Nur anspruchslos bei der Nahrungsaufnahme

Landläufig gelten die Esel als gutmütige, pflegeleichte Zeitgenossen, deren Haltung kaum etwas kostet. Erna Schmid winkt aber ab: „Der Unterhalt für einen Esel ist nicht billiger als für ein Pferd“. Hufe müssen gepflegt und der Stall täglich ausgemistet werden. „Der verhältnismässig tiefe Anschaffungspreis täuscht darüber hinweg, dass mit Kosten von täglich mindestens rund zehn Franken gerechnet werden muss“, erklärt Schmid. Das ergibt rund 3’600 Franken im Jahr. Spontankäufe kommen auch bei den Eseln immer noch vor, etwa als Reittier für die minderjährige Tochter. Damit ein Esel sich reiten lässt, muss er aber wie ein Pferd ausgebildet und trainiert werden. Dafür fehlt manchem Hobbyhalter dann doch die Zeit. Die Tiere geraten nach der ersten Begeisterung in Vergessenheit, trotten jahrelang einsam in einer Rinderherde mit oder landen im schlimmsten Fall sogar beim Metzger. Dem Verein „Esel in Not“ gelingt es allerdings immer wieder, solche Esel bei geeigneten Eselliebhabern zu platzieren.

Kreuzungsprodukt Esel

Auf dem Eselhof in Hüttikon tummeln sich über 20 Esel unterschiedlichster Grösse und Farbe. Darunter befinden sich auch Maultiere, das Kreuzungsprodukt von Eselhengst und Pferdestute, oder ein eher seltenes Exemplar eines Grossesels. In eigentliche Rassen lassen sich nur noch wenige Tiere einordnen. Mit der zunehmenden Mechanisierung in der Landwirtschaft verloren Esel und Maultiere ihren Stellenwert.
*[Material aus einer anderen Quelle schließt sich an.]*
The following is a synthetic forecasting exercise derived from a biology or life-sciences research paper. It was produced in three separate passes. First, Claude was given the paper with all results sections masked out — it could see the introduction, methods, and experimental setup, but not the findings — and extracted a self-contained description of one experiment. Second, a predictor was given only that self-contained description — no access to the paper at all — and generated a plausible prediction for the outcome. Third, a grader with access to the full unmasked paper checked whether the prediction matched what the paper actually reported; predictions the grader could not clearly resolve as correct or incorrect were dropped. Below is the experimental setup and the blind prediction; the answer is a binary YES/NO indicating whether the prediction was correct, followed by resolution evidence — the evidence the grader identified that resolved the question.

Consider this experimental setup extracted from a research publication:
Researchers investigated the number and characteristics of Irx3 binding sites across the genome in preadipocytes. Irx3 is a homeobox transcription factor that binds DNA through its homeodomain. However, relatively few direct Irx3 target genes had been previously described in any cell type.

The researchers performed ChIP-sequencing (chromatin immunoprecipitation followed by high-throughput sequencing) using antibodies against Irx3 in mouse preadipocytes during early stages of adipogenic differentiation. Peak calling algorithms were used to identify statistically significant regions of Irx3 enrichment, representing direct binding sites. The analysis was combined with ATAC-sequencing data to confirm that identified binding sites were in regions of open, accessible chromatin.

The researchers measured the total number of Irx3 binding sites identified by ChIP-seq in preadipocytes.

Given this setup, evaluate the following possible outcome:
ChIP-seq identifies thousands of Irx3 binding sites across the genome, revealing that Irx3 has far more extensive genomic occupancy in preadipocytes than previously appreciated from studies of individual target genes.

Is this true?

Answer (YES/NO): NO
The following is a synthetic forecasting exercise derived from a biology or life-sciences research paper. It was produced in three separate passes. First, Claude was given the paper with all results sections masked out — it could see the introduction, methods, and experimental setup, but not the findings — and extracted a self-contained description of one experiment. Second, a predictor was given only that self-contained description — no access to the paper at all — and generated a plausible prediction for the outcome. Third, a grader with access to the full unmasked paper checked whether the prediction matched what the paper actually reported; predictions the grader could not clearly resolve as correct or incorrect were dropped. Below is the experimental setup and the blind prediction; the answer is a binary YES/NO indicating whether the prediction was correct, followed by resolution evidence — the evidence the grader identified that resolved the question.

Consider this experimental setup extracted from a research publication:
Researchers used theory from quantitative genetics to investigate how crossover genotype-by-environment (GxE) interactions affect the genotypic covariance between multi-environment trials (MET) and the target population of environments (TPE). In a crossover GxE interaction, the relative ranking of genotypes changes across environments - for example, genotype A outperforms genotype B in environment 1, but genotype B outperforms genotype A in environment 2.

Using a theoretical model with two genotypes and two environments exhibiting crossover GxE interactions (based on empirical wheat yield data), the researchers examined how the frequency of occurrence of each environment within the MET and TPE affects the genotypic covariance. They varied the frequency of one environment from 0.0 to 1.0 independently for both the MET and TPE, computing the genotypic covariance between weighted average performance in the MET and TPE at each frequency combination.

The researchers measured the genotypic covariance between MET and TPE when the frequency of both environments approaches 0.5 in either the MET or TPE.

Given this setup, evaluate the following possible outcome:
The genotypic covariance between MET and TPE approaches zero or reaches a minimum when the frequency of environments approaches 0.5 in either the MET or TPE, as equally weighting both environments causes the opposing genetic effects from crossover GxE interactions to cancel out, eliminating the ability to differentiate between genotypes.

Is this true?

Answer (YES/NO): YES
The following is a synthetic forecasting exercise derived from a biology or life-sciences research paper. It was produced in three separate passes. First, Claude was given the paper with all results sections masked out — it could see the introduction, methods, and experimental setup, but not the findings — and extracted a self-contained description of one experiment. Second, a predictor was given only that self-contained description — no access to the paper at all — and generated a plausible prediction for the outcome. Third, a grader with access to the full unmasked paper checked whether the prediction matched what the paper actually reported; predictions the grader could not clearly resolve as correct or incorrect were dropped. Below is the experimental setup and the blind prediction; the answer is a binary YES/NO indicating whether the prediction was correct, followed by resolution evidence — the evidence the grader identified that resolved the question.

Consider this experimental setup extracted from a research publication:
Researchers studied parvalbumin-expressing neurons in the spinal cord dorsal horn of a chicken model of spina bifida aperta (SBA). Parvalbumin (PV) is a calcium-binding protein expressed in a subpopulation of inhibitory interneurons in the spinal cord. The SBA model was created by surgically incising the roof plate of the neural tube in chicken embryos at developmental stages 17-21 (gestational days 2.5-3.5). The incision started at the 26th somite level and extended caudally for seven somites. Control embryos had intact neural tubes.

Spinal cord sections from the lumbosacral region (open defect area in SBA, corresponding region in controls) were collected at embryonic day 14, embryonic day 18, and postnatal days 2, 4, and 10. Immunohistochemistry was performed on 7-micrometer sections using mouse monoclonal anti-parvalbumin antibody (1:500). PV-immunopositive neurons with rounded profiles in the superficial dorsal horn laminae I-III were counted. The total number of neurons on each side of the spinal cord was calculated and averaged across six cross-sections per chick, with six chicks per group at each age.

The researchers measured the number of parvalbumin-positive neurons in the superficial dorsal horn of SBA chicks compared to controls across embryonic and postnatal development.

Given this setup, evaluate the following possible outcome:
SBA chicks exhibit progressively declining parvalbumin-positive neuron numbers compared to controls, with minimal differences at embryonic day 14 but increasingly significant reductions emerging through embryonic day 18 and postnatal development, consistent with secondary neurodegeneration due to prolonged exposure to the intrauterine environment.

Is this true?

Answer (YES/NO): NO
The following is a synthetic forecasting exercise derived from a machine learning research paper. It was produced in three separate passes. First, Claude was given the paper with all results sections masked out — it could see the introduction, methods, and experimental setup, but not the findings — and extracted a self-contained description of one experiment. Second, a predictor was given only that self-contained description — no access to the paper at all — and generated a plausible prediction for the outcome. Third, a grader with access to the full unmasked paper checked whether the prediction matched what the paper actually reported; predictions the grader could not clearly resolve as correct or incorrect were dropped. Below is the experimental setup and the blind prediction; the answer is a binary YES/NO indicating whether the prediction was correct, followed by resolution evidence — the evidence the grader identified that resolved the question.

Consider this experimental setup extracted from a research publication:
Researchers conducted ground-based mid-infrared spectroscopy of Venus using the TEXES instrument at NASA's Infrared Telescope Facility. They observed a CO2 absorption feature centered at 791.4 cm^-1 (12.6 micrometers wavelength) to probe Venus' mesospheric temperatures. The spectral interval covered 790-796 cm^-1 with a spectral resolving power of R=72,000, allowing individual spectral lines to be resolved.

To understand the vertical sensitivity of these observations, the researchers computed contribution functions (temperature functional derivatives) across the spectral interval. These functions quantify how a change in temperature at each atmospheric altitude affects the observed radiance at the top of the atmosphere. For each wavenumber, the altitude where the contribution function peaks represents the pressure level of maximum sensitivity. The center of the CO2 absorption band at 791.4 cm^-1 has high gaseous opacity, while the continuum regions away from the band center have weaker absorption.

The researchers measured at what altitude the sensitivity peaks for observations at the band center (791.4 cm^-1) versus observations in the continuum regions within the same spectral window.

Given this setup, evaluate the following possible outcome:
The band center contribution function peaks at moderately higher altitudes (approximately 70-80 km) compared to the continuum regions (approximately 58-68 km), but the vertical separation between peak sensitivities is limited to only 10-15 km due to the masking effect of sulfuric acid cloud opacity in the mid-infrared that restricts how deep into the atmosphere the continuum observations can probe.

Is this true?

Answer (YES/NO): NO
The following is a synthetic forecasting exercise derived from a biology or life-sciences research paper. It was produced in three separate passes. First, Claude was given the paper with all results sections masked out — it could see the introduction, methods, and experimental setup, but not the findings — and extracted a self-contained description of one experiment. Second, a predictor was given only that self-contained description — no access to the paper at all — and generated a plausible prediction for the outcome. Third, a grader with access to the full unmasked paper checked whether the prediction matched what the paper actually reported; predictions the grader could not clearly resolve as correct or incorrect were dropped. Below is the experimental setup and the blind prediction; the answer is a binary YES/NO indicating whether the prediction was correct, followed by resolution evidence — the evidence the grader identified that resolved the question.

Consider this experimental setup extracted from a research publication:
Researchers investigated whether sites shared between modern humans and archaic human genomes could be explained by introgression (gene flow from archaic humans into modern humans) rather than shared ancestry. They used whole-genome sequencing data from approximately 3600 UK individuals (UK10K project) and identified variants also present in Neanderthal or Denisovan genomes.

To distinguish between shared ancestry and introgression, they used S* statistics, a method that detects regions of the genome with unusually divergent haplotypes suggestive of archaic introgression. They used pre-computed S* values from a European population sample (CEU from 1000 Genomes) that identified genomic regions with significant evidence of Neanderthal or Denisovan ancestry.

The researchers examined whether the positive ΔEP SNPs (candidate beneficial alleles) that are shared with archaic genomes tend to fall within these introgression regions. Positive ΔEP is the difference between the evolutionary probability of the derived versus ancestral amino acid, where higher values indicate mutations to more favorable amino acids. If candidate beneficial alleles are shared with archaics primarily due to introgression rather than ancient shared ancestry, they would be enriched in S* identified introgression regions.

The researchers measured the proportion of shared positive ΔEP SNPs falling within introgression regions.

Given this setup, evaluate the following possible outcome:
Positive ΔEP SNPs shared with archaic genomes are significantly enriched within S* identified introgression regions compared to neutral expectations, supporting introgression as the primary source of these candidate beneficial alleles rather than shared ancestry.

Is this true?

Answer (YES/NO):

Damit verschwand auch das Interesse an der Zucht von rassenreinen Tieren. Die Vorfahren der heute in der Schweiz lebenden Esel wurden ursprünglich aus vielen Ländern eingeführt und mehr oder weniger willkürlich durcheinander gekreuzt. Entstanden ist ein Gemisch von französischen, spanischen, grossen, kleinen, braunen, schwarzen und gescheckten Eseln. Die Esel werden deshalb in der Schweiz einfachheitshalber nicht nach Rassen, sondern nach der Grösse in Zwerg-, Normal- und Grossesel eingeteilt. Ein eigentlicher Zuchtverband existiert nicht, einzig die Schweizerische Interessengemeinschaft Eselfreunde (SIGEF) vertritt die Interessen der Esel. Sie setzt sich die Führung eines Herdebuches zwar zum Ziel, macht aber zurzeit vor allem Information und Beratung. Die Zucht liegt heute in erster Linie in den Händen von Hobbyhaltern. Bei diesen sollten die Tiere mit Vorteil auch gekauft werden, da der Werdegang des Tieres besser verfolgt werden kann. Einen schlechten Ruf geniessen gewerbsmässige Händler. Einige sind darunter, die ganze Ladungen von schlecht gehaltenen und ernährten Tieren aus südosteuropäischen Ländern importieren, und zu tiefen Preisen anbieten.

Trekking und Wächter

In den Kantonen Tessin und Wallis gibt es so etwas wie eine Eselstradition. Dort wurden Esel früher zusammen mit Maultieren als Lasttiere im Gebirge eingesetzt und das Fleisch wie in Italien wohl auch in Salami verwendet. Heute enthält die Salami in der Regel nur kleine Anteile Eselsfleisch, die nicht deklariert werden müssen. Im Rahmen des Wolf-Projektes Schweiz ist zudem die Erprobung des Einsatzes von Eseln zum Schutz von Schafherden vor Wölfen und anderen Wildtieren geplant. Letzteres zeigt, dass der Esel nicht so dumm ist, wie es im Volksmund immer wieder zum Ausdruck gebracht wird. In seiner über 6’000 Jahre währenden Geschichte musste das gutmütige Tier viel Leid ertragen. Häufig bezieht der Esel nach getaner Arbeit und Schlepperei in armen Ländern auch heute noch nur Prügel. Mit stoischer Ruhe erträgt das Tier alle Qualen. Deshalb steht der Esel auch als Symbol für die Demut.